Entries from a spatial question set
___

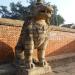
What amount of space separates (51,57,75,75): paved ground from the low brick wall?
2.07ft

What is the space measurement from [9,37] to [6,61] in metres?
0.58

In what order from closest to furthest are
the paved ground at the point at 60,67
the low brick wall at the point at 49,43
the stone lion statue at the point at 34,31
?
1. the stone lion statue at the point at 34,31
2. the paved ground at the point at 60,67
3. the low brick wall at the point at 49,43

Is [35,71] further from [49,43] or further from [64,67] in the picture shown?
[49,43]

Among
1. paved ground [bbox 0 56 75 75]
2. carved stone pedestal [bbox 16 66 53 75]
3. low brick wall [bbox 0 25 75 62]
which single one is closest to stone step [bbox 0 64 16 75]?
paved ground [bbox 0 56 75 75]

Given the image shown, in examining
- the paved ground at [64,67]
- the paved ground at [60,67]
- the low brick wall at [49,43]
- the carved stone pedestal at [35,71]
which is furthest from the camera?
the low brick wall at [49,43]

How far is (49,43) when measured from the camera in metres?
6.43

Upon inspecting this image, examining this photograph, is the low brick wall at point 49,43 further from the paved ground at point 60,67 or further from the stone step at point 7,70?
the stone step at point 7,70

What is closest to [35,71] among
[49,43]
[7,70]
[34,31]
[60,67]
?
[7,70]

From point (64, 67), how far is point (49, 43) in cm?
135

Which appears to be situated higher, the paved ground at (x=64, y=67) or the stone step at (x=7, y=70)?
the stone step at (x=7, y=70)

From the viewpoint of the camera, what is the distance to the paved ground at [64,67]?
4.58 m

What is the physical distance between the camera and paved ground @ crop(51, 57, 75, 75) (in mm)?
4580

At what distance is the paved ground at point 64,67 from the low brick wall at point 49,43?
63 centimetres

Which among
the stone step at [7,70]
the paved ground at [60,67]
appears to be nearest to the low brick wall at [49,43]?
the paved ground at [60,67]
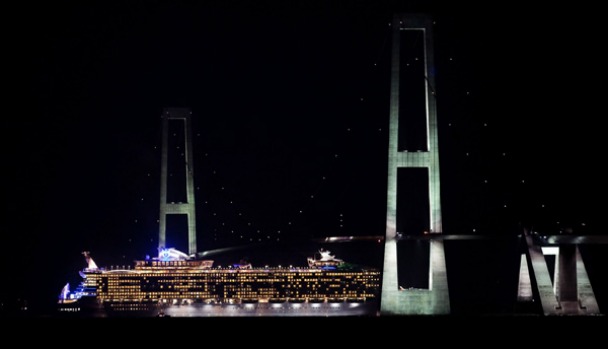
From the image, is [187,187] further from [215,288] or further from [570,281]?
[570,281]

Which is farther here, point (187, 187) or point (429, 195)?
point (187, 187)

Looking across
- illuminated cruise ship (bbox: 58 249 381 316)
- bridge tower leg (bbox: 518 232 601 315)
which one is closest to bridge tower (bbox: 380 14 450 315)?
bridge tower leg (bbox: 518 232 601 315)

___

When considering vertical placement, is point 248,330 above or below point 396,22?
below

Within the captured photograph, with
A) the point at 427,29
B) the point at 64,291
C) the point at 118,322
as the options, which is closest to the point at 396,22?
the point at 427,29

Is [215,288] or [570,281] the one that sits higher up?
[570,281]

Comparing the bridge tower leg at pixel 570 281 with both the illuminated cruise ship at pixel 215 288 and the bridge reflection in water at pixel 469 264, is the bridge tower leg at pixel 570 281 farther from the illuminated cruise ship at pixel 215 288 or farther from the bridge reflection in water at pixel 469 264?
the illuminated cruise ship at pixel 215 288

___

## Problem to solve
Rewrite the lines from the one containing "Upon inspecting this" through the one containing "63 centimetres", inclusive, with "paved ground" replaced by "paved surface" and everything else left unchanged.

## The result
Upon inspecting this image, examining this photograph, is the low brick wall at point 49,43 further from the paved surface at point 60,67 or further from the stone step at point 7,70?
the stone step at point 7,70

What is closest to [35,71] among
[49,43]
[7,70]
[34,31]
[60,67]
?
[7,70]

From point (64, 67), how far is point (49, 43) in cm?
135

Which appears to be situated higher, the paved surface at (x=64, y=67) or the stone step at (x=7, y=70)?
the stone step at (x=7, y=70)

From the viewpoint of the camera, what is the distance to the paved surface at [64,67]?
4.58 m

What is the physical distance between the camera and paved surface @ crop(51, 57, 75, 75) (in mm)?
4580

At what distance is the paved surface at point 64,67 from the low brick wall at point 49,43?
63 centimetres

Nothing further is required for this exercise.